Requisito 1:
Transcreva fielmente o trecho do texto sobre as reformas ambientais de Bolsonaro que começa em "Muito mais efetivo" e segue até "indígenas e tradicionais.".
Requisito 2:
Segundo o texto sobre as reformas ambientais de Bolsonaro, para qual secretaria migrou a competência das negociações climáticas internacionais depois da extinção da secretaria do Itamaraty?

Texto para leitura:
━━━━━━
Efeitos
negativos das "reformas" ambientais de Bolsonaro já superam os erros
cometidos por seus últimos quatro antecessores
Alguém aí do outro
lado da telinha esperava que o novo presidente não cumprisse suas promessas de
campanha de “flexibilização” da agenda socioambiental nacional?
Em menos de 15 dias o presidente Bolsonaro
já conseguiu fazer “reformas” que nem mesmo FHC, Lula I e II, Dilma e meia, e
meio Temer nos momentos mais ruralistas de seus governos ousaram tentar.
Muito mais efetivo e inteligente do que a prometida fusão do
Ministério do Meio Ambiente (MMA) com o Ministério da Agricultura está sendo,
na lógica dominante, simplesmente esvaziar as pastas ligadas a clima e direitos
socioambientais de responsabilidades estratégicas e estruturantes e, quando
muito, alocá-las abaixo dos ministérios da Agricultura e da Economia.
A lista de órgãos
mutilados não é pequena nem irrelevante:
1 – Retirada de competências da Funai,
Fundação Palmares e Incra com definição de poderes para demarcação de terra indígena
e quilombola para o Ministério da Agricultura, cuja “clientela” política é
histórica e tradicionalmente avessa aos direitos constitucionais territoriais
de populações indígenas e tradicionais.
2 – Extinção, no Ministério do Meio
Ambiente, do departamento historicamente responsável pela condução das
políticas de prevenção e controle dos desmatamentos na Amazônia e demais
biomas, como se esse não fosse um dos maiores desafios ou problemas para nosso
desenvolvimento. “Coincidência” ou não, o desmatamento já vem dando fortes
sinais de aumento significativo em 2018 e a perspectiva para 2019 é ainda
maior.
3 – Extinção da secretaria responsável no
MMA pela coordenação das políticas de clima no Brasil. Brasil assumiu
“voluntariamente” compromissos nacionais de redução de emissões de CO2 até 2030
e a referida Secretaria coordenava tais ações junto aos demais ministérios e
órgãos internos. Não temos um órgão específico destacado para essa função
internamente.
4 – Extinção da
secretaria do Itamaraty responsável pelas negociações relativas aos
compromissos climáticos internacionais. As posições do novo chanceler
brasileiro vão no sentido extremo oposto da posição adotada pelo Brasil desde
1992 quando recebemos a Eco 92 no Rio de Janeiro e hospedamos as negociações
para a Convenção de Clima. Neste caso a competência migrou para a Secretaria de
Assuntos Econômicos Internacionais.
━━━━━━
Registros listados:
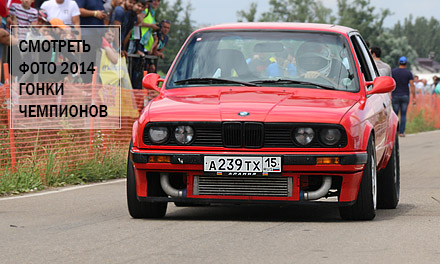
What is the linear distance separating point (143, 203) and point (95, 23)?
357 inches

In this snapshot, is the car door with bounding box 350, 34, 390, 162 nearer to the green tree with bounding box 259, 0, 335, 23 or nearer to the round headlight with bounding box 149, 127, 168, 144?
the round headlight with bounding box 149, 127, 168, 144

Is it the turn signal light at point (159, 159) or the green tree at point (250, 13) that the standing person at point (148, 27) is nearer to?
the turn signal light at point (159, 159)

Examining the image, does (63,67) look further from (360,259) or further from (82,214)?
(360,259)

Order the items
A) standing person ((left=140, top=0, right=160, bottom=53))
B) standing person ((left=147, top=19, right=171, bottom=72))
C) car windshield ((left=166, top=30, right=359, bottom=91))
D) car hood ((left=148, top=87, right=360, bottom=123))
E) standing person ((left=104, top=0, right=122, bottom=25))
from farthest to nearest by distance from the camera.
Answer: standing person ((left=147, top=19, right=171, bottom=72)), standing person ((left=140, top=0, right=160, bottom=53)), standing person ((left=104, top=0, right=122, bottom=25)), car windshield ((left=166, top=30, right=359, bottom=91)), car hood ((left=148, top=87, right=360, bottom=123))

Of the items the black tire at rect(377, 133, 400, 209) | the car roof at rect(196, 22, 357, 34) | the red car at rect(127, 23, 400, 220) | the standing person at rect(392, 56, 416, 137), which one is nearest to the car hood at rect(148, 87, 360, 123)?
the red car at rect(127, 23, 400, 220)

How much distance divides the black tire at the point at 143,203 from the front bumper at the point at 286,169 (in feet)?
0.23

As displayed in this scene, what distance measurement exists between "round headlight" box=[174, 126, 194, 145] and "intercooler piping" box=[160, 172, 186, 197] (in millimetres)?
Result: 345

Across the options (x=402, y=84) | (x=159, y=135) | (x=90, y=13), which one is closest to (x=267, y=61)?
(x=159, y=135)

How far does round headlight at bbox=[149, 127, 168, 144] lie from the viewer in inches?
312

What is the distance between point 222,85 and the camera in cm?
877

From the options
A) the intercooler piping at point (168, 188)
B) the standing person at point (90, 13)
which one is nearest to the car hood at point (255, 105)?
the intercooler piping at point (168, 188)

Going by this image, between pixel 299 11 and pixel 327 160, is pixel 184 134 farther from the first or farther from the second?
pixel 299 11

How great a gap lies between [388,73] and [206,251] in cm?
1069

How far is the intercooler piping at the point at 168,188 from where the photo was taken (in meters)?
7.98
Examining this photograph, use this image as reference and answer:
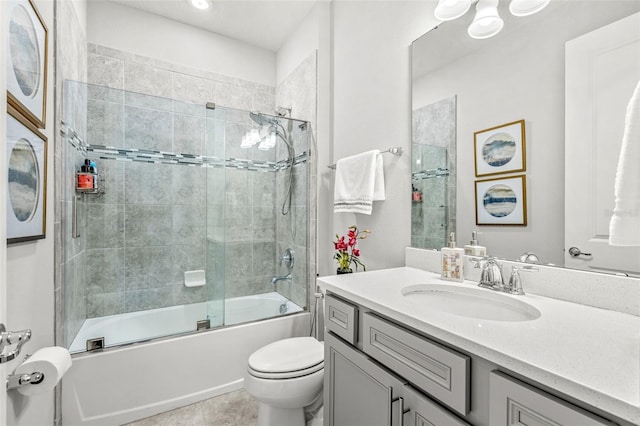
━━━━━━
Resposta esperada 1:
Muito mais efetivo e inteligente do que a prometida fusão do
Ministério do Meio Ambiente (MMA) com o Ministério da Agricultura está sendo,
na lógica dominante, simplesmente esvaziar as pastas ligadas a clima e direitos
socioambientais de responsabilidades estratégicas e estruturantes e, quando
muito, alocá-las abaixo dos ministérios da Agricultura e da Economia.
A lista de órgãos
mutilados não é pequena nem irrelevante:
1 – Retirada de competências da Funai,
Fundação Palmares e Incra com definição de poderes para demarcação de terra indígena
e quilombola para o Ministério da Agricultura, cuja “clientela” política é
histórica e tradicionalmente avessa aos direitos constitucionais territoriais
de populações indígenas e tradicionais.

Resposta esperada 2:
Para a Secretaria de Assuntos Econômicos Internacionais.